Person identity recognition by the analysis of 3D face scans is attracting an increasing interest, with several challenging issues successfully investigated, such as 3D face recognition in the presence of non-neutral facial expressions, occlusions, and missing data.
Existing solutions have been evaluated on consolidated benchmark datasets, which provide a reasonable coverage of the different traits of the human face, including variations in terms of gender, age, ethnicity, and expressions, occlusions due to hair or external accessories, missing parts caused by pose changes. The resolution of 3D face scans can vary across different datasets, but given a dataset it is typically the same for all the scans. Therefore, the difficulties posed by considering 3D face scans with different resolution, and the impact of this variability on the recognition accuracy have not been explicitly addressed in the past. Nevertheless, there is an increasing interest for methods capable of performing recognition across scans acquired with different resolutions. This is motivated by the availability of a new generation of low-cost, low-resolution 3D dynamic scanning devices, such as Microsoft Kinect or Asus Xtion PRO LIVE. These devices are capable of a combined color-depth (RGB-D) acquisition at about 30fps, with an optimal working distance from the sensor ranging from 40cm up to 1.5m. The spatial resolution of such devices is lower than that of high-resolution 3D scanners, but these latter are also costly, bulky and highly demanding for computational resources. Based on the opposite characteristics evidenced by 3D dynamic low-resolution and 3D high-resolution scanners, new applicative scenarios can be devised, where high-resolution scans are likely to be part of gallery acquisitions, whereas probes are acquired with 3D dynamic cameras, resulting in lower resolution models. In this context, reconstructing a higher-resolution model out of a sequence of low-resolution depth frames is a plausible way to bridge the gap between low- and high-resolution acquisitions. This could open the way to more versatile 3D face recognition methods deployable in contexts where the acquisition of high resolution 3D scans is not convenient or even impossible.
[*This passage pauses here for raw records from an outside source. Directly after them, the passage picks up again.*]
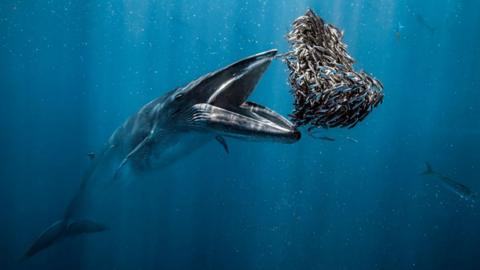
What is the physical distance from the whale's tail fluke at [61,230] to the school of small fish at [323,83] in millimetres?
7408

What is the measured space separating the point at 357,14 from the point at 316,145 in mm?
8204

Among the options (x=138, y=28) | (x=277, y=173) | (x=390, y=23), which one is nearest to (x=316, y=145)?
(x=277, y=173)

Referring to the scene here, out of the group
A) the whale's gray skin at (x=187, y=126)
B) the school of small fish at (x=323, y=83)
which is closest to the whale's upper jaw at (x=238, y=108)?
the whale's gray skin at (x=187, y=126)

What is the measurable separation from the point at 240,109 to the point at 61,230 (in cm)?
721

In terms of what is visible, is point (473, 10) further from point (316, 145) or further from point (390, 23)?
point (316, 145)

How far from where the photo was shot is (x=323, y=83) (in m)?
2.59

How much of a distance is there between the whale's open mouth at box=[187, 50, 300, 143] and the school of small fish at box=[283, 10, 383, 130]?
205mm

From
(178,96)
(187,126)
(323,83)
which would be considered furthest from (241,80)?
(178,96)

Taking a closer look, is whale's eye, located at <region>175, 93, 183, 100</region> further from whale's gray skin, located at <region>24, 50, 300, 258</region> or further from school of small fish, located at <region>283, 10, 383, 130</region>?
school of small fish, located at <region>283, 10, 383, 130</region>

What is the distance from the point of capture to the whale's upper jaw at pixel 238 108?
9.29ft

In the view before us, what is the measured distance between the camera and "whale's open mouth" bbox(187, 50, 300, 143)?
283cm

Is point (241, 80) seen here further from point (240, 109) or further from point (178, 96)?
point (178, 96)

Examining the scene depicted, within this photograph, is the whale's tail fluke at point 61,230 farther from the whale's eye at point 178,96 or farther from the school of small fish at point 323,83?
the school of small fish at point 323,83

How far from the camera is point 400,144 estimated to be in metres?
26.8
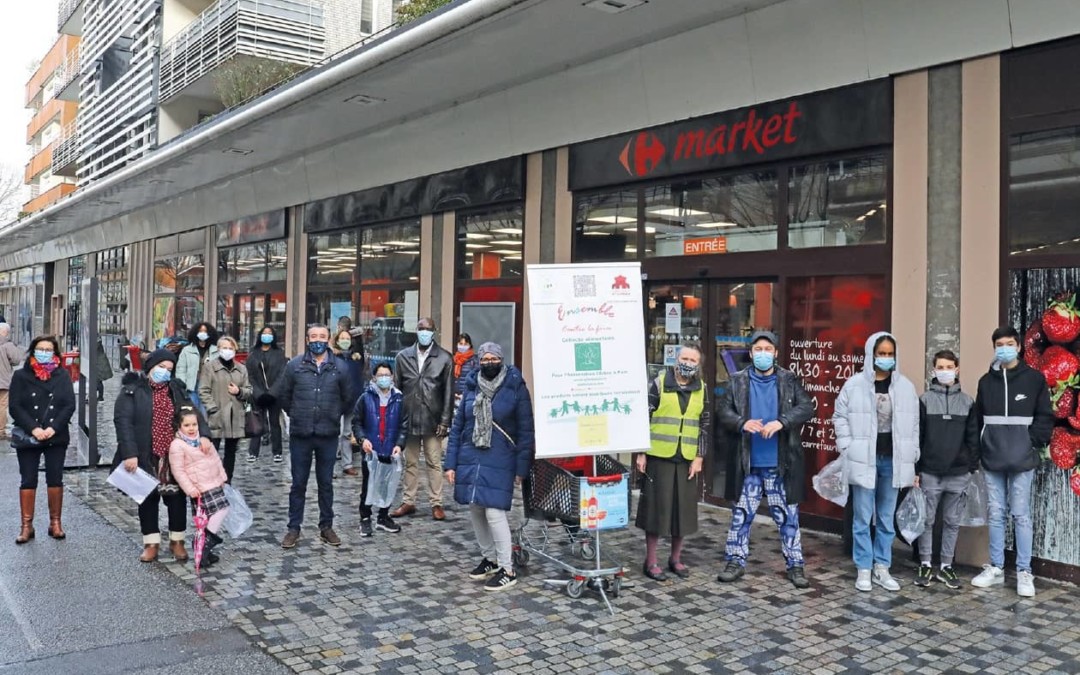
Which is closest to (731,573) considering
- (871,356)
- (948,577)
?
(948,577)

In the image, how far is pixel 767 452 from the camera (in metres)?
6.44

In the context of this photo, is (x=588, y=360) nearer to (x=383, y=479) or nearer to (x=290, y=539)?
(x=383, y=479)

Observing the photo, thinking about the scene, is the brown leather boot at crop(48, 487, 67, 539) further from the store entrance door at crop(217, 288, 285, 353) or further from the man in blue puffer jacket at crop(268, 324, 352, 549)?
the store entrance door at crop(217, 288, 285, 353)

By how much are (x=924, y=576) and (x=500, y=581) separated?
10.2 ft

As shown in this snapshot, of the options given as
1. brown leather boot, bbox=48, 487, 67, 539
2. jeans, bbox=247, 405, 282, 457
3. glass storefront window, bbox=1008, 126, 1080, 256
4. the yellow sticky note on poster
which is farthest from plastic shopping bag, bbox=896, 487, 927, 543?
jeans, bbox=247, 405, 282, 457

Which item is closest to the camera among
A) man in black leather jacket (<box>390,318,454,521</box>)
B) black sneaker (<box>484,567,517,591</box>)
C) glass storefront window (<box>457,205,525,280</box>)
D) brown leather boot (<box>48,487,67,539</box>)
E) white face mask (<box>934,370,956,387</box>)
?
black sneaker (<box>484,567,517,591</box>)

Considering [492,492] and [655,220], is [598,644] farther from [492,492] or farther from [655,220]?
[655,220]

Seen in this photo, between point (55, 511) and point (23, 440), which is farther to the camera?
point (55, 511)

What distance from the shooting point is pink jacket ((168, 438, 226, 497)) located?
255 inches

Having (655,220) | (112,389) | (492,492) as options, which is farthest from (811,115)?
(112,389)

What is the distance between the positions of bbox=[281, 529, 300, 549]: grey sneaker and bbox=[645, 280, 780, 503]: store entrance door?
384cm

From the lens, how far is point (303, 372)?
23.9ft

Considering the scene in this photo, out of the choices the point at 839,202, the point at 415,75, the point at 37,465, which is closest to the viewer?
the point at 37,465

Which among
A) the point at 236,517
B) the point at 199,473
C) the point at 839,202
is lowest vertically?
the point at 236,517
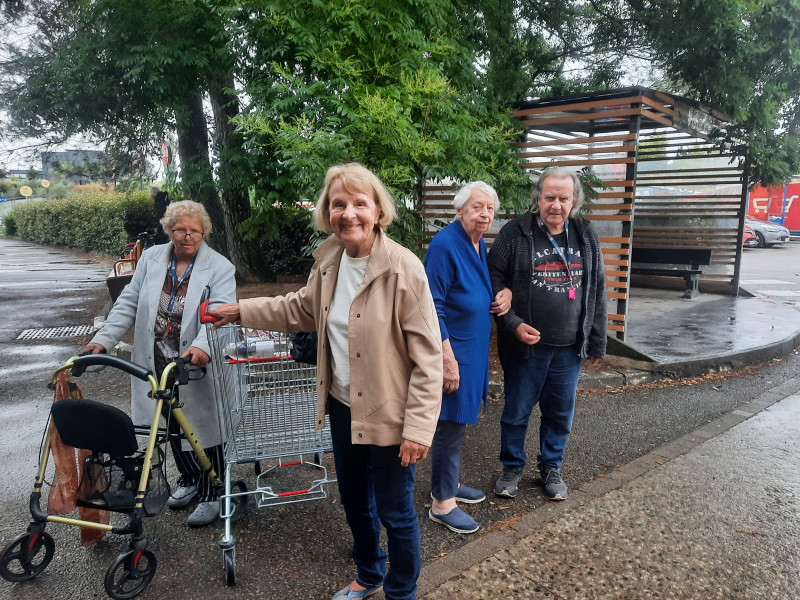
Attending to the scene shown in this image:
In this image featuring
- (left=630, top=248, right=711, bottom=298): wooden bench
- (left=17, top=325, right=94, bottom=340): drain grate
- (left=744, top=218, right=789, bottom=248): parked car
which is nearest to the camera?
(left=17, top=325, right=94, bottom=340): drain grate

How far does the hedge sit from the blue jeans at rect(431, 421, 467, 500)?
39.6ft

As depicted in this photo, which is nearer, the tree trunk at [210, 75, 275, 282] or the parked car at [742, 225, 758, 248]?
the tree trunk at [210, 75, 275, 282]

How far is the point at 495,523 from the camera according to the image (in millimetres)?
3441

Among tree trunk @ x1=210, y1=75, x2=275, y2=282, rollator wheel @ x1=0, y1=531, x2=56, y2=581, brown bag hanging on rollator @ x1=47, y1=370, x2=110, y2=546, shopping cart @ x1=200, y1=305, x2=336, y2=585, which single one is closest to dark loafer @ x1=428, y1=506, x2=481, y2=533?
shopping cart @ x1=200, y1=305, x2=336, y2=585

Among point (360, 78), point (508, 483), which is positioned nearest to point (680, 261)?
point (360, 78)

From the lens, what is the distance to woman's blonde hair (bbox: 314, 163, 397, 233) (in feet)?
7.57

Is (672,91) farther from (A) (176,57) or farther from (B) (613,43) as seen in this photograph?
(A) (176,57)

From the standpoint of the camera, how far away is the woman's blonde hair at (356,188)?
7.57 feet

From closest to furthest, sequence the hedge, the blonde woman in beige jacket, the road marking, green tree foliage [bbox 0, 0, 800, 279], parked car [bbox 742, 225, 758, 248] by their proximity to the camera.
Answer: the blonde woman in beige jacket, green tree foliage [bbox 0, 0, 800, 279], the road marking, the hedge, parked car [bbox 742, 225, 758, 248]

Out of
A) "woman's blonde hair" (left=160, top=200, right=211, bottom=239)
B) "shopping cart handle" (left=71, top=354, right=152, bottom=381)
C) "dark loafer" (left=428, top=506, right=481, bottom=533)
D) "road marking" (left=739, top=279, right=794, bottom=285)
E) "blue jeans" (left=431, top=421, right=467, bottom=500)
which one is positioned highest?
"woman's blonde hair" (left=160, top=200, right=211, bottom=239)

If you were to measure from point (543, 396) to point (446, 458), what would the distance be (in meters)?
0.84

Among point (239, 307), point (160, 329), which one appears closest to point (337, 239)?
point (239, 307)

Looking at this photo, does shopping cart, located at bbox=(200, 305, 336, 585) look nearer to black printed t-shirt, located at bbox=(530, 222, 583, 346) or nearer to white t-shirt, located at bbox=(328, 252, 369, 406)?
white t-shirt, located at bbox=(328, 252, 369, 406)

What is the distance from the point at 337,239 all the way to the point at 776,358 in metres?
7.00
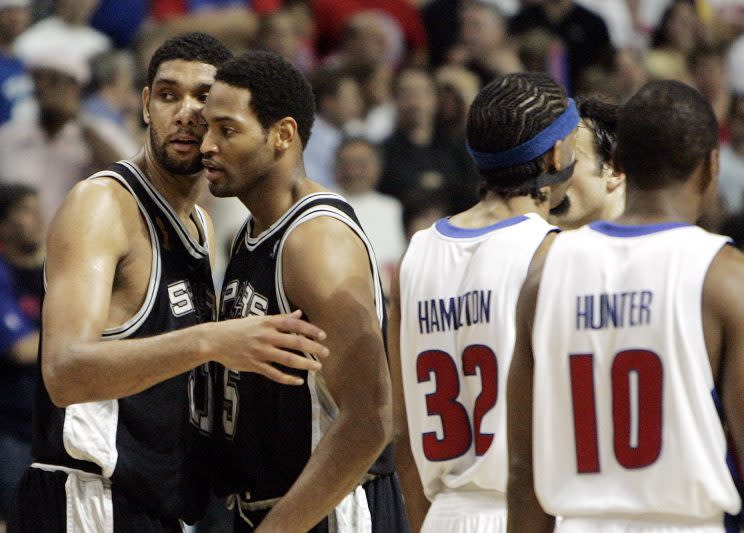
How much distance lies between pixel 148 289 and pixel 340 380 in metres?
0.76

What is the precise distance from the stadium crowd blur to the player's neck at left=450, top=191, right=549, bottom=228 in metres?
4.37

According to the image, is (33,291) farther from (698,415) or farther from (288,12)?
(698,415)

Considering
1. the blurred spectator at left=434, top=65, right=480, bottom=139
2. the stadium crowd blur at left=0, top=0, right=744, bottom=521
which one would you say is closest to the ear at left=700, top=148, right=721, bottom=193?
the stadium crowd blur at left=0, top=0, right=744, bottom=521

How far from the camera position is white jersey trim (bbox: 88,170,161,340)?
15.2 feet

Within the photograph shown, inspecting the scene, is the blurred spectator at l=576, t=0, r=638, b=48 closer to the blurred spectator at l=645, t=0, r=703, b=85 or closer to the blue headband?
the blurred spectator at l=645, t=0, r=703, b=85

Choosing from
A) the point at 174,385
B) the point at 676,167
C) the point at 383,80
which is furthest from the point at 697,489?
the point at 383,80

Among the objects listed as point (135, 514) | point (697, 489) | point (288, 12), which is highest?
point (288, 12)

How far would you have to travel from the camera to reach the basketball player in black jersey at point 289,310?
4426mm

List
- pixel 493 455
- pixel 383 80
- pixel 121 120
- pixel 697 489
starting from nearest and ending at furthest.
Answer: pixel 697 489 < pixel 493 455 < pixel 121 120 < pixel 383 80

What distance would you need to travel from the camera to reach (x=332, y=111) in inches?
440

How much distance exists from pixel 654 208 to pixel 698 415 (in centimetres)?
56

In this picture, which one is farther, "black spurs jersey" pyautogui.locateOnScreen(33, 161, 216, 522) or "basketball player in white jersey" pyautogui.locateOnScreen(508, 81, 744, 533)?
"black spurs jersey" pyautogui.locateOnScreen(33, 161, 216, 522)

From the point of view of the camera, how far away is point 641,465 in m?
3.55

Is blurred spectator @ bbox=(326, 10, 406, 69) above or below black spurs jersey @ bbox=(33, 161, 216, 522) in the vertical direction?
above
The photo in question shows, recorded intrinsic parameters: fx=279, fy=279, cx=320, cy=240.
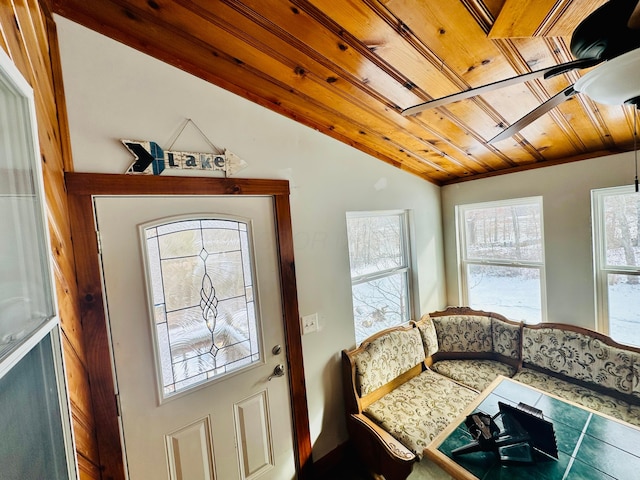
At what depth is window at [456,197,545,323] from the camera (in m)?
2.67

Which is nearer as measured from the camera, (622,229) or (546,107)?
(546,107)

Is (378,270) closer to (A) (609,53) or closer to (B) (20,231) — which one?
(A) (609,53)

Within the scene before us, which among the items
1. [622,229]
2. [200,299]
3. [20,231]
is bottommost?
[200,299]

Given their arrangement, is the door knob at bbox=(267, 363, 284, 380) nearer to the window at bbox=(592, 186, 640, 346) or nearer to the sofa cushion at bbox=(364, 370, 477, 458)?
the sofa cushion at bbox=(364, 370, 477, 458)

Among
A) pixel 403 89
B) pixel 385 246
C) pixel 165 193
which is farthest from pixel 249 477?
pixel 403 89

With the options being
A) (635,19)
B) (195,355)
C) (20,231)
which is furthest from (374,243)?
(20,231)

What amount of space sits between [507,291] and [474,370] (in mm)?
925

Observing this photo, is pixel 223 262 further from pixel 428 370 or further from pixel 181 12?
pixel 428 370

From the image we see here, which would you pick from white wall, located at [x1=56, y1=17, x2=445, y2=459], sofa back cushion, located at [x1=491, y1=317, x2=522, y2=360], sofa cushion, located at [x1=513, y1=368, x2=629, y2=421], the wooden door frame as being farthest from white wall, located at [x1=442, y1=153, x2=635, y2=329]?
the wooden door frame

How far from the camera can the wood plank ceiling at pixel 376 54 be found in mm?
1098

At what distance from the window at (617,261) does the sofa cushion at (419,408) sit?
1296 mm

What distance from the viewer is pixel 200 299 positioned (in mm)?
1577

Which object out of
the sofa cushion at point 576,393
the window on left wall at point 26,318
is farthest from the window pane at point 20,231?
the sofa cushion at point 576,393

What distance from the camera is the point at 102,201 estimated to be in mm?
1319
Based on these premises, in this research we defined an approach to reconstruct a higher-resolution face model from a sequence of low-resolution depth frames. Differently from previous solutions, that require user cooperation we enable the extraction of the 3D facial model of a person that just passes in front of the camera. In the proposed approach, first the face is automatically detected and cropped in each depth frame of a sequence, and the extracted 3D face data are aligned with each other, so as to build a cumulated face model. To perform non-rigid registration of point sets and account for deformation of the face during the acquisition process, the Coherent Point Drift (CPD) method is used. Then, an initial denoising operation is performed, which is based on the anisotropic nature of the error distribution with respect to the viewing direction of the acquired frames. Finally, a manifold estimation approach based on the lowess non-parametric regression method is used to approximate the face surface from the cumulated face model and remove outliers from the data. The approach has been evaluated in terms of accuracy of face reconstruction and face recognition on an the Extebded Florence Superface dataset, which includes depth sequences capturing the enrolled persons in cooperative as well as non-cooperative contexts, and high-resolution face scans acquired with a 3dMD scanner.